Réflexion d’une ingénieure : « Il est tout à fait normal de changer de direction en cours de route » 

10 février 2025

Robyn Jones et ses enfants, profitant des aurores boréales.

Robyn Jones, conseillère technique principale pour la gestion des résidus auprès de la COSIA, constate que les personnes qui choisissent de travailler dans ce domaine y demeurent généralement pendant plusieurs années. Selon elle, cet engagement s’explique par le caractère gratifiant, diversifié et dynamique du travail. 

« En regardant autour de moi aujourd’hui, je reconnais de nombreux visages qui évoluent dans le domaine des résidus miniers depuis aussi longtemps que moi, soit depuis 18 ans. C’est un petit groupe de personnes qui ont consacré leur carrière à travailler ensemble et à stimuler le changement. »

La gestion efficace des résidus miniers, qui sont constitués de sable, de limon, d’argile, d’eau et de bitume laissés après l’exploitation minière et l’extraction du bitume, joue un rôle essentiel dans l’exploitation des sables bitumineux.

Pour débuter sa carrière, Robyn a été embauchée dans le domaine de la planification minière après avoir obtenu son diplôme universitaire. Cependant, l’adoption de nouvelles réglementations sur les résidus miniers l’a amenée à intégrer une petite équipe chargée de réviser un plan afin d’en assurer la conformité. Cette expérience unique lui a permis de développer rapidement une expertise approfondie du domaine des résidus, tout en collaborant avec des collègues spécialisés en exploitation, en planification, en gestion de projets et en recherche. Grâce à cette synergie, l’équipe a ajusté le plan pour répondre aux nouvelles exigences, en y intégrant des technologies en constante évolution.

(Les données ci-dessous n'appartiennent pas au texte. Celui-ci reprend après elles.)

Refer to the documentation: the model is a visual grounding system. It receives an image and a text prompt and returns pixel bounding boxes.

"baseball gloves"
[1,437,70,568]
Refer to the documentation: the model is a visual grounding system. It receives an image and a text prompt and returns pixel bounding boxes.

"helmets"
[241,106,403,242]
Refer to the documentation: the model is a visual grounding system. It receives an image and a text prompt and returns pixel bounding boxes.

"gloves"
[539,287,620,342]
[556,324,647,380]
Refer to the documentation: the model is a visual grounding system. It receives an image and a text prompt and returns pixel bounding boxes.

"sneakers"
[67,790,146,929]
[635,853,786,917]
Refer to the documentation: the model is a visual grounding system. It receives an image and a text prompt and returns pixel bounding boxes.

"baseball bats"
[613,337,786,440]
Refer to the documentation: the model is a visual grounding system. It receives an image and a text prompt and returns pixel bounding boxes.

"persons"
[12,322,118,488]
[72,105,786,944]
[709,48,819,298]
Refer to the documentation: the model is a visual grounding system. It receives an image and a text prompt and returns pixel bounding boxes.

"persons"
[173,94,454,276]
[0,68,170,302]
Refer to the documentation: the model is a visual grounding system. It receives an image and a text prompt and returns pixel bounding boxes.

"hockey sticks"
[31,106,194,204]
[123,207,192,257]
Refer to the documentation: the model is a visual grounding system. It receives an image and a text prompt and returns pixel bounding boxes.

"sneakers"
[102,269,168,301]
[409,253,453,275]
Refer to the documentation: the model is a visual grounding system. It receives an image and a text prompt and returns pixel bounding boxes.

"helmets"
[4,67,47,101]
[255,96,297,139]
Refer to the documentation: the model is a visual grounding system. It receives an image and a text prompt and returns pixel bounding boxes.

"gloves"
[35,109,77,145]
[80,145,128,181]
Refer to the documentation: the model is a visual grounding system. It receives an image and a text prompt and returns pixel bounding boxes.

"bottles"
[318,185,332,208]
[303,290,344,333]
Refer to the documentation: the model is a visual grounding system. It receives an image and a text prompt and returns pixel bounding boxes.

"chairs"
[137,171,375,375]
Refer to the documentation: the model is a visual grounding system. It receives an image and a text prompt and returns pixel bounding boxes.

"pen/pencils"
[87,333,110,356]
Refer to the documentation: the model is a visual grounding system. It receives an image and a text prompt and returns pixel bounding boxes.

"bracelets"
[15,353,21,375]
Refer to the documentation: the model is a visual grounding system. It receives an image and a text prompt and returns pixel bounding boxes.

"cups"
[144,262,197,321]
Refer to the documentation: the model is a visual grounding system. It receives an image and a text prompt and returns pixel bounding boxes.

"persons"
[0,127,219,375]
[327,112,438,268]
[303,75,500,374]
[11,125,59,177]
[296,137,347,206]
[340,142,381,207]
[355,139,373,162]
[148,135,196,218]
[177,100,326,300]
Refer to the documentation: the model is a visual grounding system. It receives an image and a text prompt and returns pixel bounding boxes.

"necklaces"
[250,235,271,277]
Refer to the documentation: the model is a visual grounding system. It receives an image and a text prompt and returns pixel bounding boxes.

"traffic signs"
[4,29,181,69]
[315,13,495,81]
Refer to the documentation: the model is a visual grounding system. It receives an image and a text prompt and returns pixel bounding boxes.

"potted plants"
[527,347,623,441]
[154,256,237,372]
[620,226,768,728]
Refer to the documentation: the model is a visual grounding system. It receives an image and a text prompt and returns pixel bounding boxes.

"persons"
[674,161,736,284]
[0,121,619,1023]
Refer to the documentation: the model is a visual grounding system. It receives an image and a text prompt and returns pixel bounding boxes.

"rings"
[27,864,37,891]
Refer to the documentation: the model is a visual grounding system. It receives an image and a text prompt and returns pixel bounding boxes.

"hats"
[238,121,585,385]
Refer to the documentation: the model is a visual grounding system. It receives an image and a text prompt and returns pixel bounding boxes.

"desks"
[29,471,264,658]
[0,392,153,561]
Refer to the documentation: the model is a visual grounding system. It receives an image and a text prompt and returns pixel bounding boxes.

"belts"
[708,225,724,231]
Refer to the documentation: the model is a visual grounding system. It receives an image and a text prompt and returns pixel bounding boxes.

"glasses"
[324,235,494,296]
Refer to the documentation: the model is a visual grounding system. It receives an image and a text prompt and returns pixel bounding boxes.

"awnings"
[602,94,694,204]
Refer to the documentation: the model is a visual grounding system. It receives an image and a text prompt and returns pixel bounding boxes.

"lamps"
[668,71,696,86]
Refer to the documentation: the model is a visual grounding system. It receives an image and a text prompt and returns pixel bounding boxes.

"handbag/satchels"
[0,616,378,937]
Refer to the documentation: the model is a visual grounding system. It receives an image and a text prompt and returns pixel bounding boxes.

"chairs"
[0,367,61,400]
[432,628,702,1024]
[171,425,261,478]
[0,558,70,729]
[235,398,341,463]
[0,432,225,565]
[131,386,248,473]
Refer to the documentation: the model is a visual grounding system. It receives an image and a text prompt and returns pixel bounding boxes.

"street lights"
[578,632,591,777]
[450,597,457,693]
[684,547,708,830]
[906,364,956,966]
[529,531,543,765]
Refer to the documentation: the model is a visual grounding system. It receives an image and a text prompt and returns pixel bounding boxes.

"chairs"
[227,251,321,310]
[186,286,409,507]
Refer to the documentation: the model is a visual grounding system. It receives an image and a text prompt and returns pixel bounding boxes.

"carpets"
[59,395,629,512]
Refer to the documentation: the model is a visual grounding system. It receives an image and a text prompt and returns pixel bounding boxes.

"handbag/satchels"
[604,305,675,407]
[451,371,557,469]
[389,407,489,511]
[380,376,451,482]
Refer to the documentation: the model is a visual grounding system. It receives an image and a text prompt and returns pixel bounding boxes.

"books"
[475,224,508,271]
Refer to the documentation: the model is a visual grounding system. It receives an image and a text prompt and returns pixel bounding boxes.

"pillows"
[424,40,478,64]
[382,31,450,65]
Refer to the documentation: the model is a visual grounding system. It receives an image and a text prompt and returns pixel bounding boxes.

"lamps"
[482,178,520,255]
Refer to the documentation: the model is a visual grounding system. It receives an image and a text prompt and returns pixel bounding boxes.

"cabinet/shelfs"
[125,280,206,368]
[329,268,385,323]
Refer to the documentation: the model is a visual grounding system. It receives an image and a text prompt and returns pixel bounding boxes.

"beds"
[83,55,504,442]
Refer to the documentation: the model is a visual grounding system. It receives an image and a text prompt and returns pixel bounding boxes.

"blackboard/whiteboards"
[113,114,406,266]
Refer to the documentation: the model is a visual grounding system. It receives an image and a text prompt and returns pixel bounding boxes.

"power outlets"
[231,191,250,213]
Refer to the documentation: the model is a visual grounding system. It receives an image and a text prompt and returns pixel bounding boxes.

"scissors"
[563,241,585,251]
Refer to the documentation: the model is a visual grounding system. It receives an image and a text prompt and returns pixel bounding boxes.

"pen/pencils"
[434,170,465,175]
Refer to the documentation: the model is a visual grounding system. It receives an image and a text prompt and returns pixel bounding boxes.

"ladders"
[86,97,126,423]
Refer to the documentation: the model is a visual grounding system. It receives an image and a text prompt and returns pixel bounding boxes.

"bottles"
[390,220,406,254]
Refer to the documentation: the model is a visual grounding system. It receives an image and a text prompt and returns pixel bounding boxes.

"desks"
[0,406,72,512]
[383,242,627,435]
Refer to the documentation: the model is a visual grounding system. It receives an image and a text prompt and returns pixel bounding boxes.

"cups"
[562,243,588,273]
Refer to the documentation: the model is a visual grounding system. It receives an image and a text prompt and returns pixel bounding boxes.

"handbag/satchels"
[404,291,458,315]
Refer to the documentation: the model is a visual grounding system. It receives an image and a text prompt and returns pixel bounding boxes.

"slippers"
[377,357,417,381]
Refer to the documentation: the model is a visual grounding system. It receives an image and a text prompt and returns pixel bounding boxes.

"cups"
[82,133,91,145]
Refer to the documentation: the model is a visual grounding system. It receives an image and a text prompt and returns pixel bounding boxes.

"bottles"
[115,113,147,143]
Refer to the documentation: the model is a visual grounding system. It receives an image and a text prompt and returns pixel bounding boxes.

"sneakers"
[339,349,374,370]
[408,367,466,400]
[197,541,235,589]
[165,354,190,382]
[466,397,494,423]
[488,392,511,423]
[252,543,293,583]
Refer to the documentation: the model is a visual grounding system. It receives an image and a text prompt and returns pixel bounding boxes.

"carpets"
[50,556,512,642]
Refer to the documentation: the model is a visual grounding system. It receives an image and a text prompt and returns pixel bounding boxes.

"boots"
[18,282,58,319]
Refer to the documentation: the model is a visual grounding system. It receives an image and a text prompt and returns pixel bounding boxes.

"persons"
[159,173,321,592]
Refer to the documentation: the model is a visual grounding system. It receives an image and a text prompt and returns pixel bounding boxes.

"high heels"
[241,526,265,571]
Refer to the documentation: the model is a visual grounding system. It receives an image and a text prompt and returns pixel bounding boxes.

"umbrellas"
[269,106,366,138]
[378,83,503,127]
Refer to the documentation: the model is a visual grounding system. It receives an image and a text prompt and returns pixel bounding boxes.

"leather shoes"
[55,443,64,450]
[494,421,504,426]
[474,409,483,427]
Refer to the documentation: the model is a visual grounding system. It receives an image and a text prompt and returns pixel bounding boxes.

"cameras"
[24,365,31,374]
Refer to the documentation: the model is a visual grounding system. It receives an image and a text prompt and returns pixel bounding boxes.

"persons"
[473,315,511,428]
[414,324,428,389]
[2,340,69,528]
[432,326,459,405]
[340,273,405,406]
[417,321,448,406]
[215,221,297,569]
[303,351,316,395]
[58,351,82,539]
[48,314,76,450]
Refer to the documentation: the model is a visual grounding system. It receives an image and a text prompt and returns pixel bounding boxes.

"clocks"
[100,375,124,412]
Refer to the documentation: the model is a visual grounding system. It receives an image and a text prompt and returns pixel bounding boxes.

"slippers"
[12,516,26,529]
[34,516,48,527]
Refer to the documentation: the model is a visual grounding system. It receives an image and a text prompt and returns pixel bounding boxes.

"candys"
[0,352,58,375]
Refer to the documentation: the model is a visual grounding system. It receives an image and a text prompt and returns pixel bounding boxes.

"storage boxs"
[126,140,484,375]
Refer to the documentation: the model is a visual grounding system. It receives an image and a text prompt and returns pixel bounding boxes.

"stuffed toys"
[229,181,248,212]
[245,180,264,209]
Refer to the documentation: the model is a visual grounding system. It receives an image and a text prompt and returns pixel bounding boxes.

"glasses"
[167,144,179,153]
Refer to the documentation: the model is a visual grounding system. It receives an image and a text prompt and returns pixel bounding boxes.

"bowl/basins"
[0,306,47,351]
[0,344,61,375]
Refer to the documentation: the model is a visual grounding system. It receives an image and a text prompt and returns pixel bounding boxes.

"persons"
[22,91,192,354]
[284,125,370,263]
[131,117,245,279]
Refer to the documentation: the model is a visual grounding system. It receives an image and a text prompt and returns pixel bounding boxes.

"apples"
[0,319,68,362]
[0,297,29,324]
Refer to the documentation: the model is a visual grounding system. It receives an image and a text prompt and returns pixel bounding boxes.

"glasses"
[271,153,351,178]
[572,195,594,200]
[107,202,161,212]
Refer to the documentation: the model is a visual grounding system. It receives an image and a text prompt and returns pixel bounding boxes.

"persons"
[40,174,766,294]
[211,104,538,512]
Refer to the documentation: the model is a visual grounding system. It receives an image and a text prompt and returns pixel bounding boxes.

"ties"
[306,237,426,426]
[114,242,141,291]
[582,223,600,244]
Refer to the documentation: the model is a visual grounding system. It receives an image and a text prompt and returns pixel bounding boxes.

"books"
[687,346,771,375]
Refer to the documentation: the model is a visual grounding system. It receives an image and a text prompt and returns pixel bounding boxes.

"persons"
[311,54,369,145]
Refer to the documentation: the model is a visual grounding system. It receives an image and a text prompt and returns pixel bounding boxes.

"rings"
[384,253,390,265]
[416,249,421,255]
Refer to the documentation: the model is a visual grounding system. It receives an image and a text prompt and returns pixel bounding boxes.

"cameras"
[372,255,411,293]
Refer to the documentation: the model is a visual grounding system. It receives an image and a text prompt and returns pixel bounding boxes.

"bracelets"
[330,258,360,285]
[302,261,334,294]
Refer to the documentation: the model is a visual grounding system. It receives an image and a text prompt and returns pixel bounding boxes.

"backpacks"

« Ce défi, auquel font face les entreprises exploitant les sables bitumineux, a favorisé une collaboration étroite entre toutes les parties. Au fil des ans, nous avons constaté une adoption rapide et à grande échelle des technologies que nous avions mises en place, bien au-delà du rythme habituel du développement technologique. Toutefois, même après le déploiement et la mise en œuvre de ces technologies, notre travail ne s’arrêtait pas là : nous cherchions sans cesse à les perfectionner. Pour y parvenir, nous retournions en laboratoire et collaborions avec des chercheurs ainsi qu’avec d’autres entreprises afin de relever les défis rencontrés sur le terrain. Dans d’autres secteurs miniers, il est rare de voir plus d’un cycle technologique au cours d’une carrière, mais dans le domaine des résidus, j’ai eu la chance d’en observer plusieurs. »

Ce désir d’évoluer dans un environnement en constante transformation, où chaque journée réserve son lot d’imprévus, est précisément ce qui a poussé Robyn à choisir une carrière en ingénierie. Elle envisageait d’abord des études en comptabilité, mais l’un de ses premiers emplois comme employée de bureau dans une société de services pétroliers a complètement changé sa perspective. Un ami de la famille, le seul ingénieur que Robyn connaissait, y travaillait et l’avait aidée à obtenir ce poste. Plus elle découvrait la nature de son travail, plus elle réalisait qu’elle aimerait occuper un rôle similaire, même si elle en connaissait encore très peu sur ce domaine.

« Ma mère était enseignante, et mon père, banquier. L’ingénierie n’était pas une carrière à laquelle j’avais été exposée durant mon enfance. » 

À partir de ce moment, Robyn a soumis sa candidature dans plusieurs écoles et a été acceptée en ingénierie à l’Université Queen’s.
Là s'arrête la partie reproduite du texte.